24 mars 2008 : retenez cette date. Deux cents ans plus tôt, le 24 mars 1808, naissait celle qui reste la plus grande cantatrice de tous les temps : Maria Malibran, fille du ténor espagnol qui créa le comte Almaviva dans Le Barbier de Séville de Rossini, sœur de Pauline Viardot qui créa l’Orphée de Gluck révisé par Berlioz, elle-même interprète idéale de Rossini et de Bellini, adulée du public européen, morte à vingt-huit ans après une chute de cheval, pleurée par Alfred de Musset. La diva par excellence. Mais aujourd’hui oubliée, embaumée dans une pieuse déférence. Il fallait la faire revivre, la ressusciter dans son génie et son éclat. Et c’est ce qui se produira, le 24 mars 2008, àla salle Pleyel de Paris, grâce à l’immense cantatrice qu’estla mezzo-soprano Cecilia Bartoli.

La Bartoli (elle mérite cet article réservé aux plus grandes, telles la Callas, la Tebaldi…) organisera ce jour-là trois concerts – un le matin, l’autre l’après-midi (la Cenerentola de Rossini en version intégrale), le dernier en soirée – chantera les trois fois, un véritable marathon, mais ce n’est pas tout. Elle a retrouvé pour l’occasion des airs que chantait la Malibran et qui étaient tombés dans l’oubli et, surtout, elle a retrouvé le style de la Malibran. Quelque chose de moelleux, de tendre, d’effusif, aux antipodes de la virtuosité fracassante qu’on a pris l’habitude d’associer au bel canto des premières années du XIXe siècle. C’est en allant vérifier elle-même les partitions originales, en faisant ce travail de recherche que la plupart des stars dédaignent, préférant se cantonner dans de paresseux tubes, que la Bartoli a découvert l’essence du romantisme musical, un impressionnisme fait de coloris nuancés, à la Renoir, à la Monet.

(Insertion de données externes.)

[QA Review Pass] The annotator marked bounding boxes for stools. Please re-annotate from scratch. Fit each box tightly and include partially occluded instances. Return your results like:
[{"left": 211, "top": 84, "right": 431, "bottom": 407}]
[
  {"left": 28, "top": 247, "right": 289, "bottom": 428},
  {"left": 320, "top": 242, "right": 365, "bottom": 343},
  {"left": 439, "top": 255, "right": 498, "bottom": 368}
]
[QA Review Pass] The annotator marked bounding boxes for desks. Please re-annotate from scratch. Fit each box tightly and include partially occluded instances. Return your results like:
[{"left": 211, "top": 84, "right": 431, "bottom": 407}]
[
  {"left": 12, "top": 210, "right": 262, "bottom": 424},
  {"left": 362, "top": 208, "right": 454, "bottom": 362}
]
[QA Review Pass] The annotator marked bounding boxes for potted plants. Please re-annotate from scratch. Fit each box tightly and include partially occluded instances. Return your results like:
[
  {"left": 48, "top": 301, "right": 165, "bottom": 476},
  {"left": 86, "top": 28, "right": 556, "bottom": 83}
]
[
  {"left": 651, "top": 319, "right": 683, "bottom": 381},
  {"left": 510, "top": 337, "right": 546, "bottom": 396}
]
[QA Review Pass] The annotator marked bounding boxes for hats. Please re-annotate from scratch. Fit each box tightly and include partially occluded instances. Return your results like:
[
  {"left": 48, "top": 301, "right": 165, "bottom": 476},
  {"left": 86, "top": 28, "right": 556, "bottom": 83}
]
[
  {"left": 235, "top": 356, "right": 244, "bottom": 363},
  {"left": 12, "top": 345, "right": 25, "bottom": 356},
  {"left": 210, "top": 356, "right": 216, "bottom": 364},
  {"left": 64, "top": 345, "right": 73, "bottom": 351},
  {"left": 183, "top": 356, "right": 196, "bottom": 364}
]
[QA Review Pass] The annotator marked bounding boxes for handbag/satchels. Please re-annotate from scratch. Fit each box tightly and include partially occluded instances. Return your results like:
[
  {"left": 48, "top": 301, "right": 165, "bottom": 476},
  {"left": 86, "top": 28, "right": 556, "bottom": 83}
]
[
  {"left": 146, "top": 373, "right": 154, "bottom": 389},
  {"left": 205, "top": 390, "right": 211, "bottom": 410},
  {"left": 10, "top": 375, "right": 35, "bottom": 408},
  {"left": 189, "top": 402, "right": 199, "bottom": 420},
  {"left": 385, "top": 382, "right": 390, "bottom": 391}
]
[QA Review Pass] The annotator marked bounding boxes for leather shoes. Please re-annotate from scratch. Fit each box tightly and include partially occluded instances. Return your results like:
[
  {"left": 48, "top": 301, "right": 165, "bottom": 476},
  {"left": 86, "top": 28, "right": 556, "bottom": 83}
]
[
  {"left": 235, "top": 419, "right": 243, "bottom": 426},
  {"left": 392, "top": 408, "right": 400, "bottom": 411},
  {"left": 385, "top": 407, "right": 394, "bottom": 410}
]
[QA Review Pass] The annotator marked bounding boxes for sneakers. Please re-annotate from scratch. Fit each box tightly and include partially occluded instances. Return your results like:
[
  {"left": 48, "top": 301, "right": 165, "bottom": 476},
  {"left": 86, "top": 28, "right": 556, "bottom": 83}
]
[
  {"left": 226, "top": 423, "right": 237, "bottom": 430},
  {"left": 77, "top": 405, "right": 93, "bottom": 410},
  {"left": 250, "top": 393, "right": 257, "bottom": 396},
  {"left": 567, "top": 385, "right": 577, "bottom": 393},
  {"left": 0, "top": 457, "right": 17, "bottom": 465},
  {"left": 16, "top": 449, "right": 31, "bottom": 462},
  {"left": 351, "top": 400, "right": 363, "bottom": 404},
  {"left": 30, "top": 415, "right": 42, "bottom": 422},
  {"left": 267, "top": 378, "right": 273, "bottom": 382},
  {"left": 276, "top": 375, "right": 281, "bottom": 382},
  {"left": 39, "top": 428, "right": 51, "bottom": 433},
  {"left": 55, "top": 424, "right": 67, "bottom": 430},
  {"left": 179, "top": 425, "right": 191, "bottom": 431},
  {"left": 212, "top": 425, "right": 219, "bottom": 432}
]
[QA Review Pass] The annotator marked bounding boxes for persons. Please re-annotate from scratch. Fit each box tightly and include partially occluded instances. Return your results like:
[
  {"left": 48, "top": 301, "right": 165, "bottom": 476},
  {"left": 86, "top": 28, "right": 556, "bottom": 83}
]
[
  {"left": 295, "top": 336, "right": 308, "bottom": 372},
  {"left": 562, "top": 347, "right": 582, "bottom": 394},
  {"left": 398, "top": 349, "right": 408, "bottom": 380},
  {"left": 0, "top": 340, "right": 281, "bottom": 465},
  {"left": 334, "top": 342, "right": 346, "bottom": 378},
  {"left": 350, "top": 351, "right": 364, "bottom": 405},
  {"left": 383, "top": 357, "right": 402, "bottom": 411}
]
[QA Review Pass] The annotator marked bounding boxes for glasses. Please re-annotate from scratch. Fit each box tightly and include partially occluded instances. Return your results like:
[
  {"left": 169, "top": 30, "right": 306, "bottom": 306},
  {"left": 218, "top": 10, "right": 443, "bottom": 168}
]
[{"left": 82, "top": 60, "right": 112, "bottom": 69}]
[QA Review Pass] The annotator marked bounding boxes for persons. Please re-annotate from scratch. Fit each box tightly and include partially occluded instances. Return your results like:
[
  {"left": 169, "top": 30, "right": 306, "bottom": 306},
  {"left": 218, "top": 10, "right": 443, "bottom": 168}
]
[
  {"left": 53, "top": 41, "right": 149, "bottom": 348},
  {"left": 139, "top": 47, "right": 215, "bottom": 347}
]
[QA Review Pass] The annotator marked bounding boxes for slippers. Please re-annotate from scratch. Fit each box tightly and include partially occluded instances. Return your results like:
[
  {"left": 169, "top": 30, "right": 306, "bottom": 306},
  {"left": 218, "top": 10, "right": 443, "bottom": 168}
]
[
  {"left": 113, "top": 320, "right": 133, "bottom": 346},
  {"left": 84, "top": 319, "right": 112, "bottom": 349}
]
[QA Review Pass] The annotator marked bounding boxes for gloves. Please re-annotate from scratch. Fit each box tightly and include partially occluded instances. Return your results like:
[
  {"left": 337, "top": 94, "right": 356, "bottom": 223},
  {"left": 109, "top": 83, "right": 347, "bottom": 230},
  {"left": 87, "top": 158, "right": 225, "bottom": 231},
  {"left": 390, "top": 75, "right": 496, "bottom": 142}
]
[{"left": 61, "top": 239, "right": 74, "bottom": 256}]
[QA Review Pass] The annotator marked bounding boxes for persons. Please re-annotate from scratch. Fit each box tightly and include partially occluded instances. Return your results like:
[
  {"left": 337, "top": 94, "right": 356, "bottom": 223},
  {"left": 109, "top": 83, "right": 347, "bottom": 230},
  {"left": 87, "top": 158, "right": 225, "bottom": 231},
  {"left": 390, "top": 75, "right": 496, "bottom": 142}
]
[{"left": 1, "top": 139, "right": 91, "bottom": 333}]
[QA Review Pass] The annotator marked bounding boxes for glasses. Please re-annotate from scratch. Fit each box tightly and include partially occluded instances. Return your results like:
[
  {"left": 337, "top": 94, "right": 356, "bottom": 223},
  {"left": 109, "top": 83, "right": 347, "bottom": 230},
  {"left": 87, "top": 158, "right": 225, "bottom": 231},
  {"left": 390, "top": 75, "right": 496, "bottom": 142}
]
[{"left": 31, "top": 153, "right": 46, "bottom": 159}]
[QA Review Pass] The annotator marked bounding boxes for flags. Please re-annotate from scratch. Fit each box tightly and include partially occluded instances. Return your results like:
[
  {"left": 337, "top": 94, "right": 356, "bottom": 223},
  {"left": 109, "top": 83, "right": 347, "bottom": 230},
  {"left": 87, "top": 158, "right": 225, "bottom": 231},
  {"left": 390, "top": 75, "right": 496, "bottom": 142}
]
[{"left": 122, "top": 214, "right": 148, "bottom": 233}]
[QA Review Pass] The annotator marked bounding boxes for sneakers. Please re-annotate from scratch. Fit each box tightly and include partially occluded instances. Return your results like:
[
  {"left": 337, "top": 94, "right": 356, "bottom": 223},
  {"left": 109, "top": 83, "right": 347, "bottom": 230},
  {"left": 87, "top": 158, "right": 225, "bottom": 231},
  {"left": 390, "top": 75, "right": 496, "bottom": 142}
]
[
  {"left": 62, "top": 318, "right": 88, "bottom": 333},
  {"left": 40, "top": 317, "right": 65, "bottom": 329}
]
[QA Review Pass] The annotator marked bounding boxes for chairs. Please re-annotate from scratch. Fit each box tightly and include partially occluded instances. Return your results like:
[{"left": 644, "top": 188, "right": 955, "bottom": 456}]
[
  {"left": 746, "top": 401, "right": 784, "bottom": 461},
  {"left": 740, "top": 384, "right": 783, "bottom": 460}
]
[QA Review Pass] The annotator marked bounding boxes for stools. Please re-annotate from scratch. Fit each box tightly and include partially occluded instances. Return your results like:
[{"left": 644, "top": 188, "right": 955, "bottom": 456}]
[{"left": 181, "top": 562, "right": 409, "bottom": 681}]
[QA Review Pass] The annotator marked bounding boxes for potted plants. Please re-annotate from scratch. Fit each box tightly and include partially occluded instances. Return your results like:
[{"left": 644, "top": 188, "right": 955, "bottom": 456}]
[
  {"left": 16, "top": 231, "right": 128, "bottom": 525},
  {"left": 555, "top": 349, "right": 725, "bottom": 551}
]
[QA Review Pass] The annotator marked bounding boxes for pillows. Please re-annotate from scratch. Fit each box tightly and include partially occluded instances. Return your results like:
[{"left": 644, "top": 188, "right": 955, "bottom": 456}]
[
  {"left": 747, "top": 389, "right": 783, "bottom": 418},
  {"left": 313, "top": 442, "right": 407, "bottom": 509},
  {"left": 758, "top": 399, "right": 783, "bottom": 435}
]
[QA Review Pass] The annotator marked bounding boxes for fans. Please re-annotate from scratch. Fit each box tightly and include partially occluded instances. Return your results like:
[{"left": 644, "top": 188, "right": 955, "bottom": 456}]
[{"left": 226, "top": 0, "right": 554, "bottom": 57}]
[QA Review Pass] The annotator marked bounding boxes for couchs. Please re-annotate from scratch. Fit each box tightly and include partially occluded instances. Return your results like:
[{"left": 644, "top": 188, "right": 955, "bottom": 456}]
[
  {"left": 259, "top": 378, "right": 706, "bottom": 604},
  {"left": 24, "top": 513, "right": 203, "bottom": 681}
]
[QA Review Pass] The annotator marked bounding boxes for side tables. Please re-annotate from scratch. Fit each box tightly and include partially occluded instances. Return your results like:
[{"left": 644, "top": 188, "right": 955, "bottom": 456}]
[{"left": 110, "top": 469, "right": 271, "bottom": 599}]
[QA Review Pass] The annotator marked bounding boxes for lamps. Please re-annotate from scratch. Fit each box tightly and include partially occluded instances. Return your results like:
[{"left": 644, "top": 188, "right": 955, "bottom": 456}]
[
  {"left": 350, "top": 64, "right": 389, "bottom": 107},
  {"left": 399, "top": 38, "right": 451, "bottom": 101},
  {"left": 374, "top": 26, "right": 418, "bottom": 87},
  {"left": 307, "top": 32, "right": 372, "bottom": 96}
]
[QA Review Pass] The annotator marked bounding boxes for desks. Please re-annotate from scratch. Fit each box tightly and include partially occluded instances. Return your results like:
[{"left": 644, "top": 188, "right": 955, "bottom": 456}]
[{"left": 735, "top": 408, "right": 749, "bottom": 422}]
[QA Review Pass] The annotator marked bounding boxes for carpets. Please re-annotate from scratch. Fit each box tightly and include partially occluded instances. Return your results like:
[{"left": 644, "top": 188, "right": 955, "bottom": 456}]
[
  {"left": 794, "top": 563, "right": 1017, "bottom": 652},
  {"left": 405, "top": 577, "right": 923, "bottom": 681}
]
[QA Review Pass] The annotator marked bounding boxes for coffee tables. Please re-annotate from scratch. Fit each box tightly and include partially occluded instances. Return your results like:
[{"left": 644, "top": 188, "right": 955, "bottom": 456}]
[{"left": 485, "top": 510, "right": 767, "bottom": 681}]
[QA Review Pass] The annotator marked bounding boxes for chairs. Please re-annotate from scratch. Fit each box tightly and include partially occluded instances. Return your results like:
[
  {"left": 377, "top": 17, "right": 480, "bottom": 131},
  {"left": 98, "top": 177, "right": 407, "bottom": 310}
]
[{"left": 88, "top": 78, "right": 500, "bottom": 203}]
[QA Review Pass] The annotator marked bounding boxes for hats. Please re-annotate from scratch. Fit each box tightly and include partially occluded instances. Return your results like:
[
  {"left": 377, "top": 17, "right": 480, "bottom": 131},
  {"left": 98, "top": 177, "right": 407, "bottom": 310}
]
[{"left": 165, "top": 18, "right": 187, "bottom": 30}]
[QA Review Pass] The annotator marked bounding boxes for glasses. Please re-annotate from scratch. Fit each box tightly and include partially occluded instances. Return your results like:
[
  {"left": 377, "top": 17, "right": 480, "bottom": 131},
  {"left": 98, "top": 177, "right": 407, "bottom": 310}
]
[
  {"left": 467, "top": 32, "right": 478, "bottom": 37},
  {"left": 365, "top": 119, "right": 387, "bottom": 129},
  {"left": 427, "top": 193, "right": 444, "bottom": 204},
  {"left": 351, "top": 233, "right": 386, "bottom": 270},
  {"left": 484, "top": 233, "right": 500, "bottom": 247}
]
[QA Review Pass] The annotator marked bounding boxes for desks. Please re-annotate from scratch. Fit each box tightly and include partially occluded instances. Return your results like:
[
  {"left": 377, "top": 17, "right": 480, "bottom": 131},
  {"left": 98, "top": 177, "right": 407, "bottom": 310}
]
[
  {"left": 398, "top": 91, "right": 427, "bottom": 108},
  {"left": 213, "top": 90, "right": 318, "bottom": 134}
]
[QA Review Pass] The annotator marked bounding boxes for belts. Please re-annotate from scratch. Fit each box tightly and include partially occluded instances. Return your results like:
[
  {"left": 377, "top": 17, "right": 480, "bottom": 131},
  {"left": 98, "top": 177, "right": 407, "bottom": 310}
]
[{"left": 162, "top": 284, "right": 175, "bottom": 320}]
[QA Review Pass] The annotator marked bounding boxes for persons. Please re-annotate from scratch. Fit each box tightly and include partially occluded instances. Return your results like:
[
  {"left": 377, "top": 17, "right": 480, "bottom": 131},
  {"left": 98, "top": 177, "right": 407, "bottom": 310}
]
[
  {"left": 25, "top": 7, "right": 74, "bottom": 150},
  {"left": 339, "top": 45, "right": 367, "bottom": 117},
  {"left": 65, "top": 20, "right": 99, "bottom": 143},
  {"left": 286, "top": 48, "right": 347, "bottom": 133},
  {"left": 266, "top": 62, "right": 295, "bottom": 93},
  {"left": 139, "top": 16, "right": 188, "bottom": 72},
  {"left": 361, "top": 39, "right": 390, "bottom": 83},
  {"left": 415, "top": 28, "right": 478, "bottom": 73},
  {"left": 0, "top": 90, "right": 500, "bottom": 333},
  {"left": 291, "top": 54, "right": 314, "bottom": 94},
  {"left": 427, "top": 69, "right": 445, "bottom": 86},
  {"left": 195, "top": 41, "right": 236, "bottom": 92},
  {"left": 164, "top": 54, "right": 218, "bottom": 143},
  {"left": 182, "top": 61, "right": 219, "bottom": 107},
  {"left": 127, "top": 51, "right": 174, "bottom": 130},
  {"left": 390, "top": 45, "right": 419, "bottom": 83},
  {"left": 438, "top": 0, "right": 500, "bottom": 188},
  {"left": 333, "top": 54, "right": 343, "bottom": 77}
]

Autre idée follement amusante : se faire suivre dans ses tournées par un énorme camion noir où elle expose des pièces de son musée privé : des lettres autographes de et à la Malibran, des portraits, des affiches d’époque, etc. Dans toutes ces entreprises, un manque complet de prétentions, une simplicité et une spontanéité plus que sympathiques. C’est qu’elle est elle-même une pure Italienne, une Romaine, une solaire proche de la vie, une jeune femme chaleureuse, qui a appris la cuisine avec sa grand-mère de Parme comme elle a appris le chant avec ses parents, tous les deux solistes d’opéra. Quel naturel, quelle grâce chez celle qui converse avec vous simplement, rit, s’enflamme pour une gloire du passé, comme si elle n’était pas elle-même une des plus belles voix du monde, qu’on invite à la Scala, à Berlin, à Paris, à New York, qui se produit très souvent à Zurich (où elle va recréer un opéra de Jacques Halévy écrit pour la Malibran en 1828, Clari). Si vous doutez encore de son talent, procurez-vous le sublime disque Decca « Maria Cecilia Bartoli » où Cecilia chante les airs que chantait Maria, avec la même ferveur, dans le culte de la même beauté. Un moment de bonheur absolu.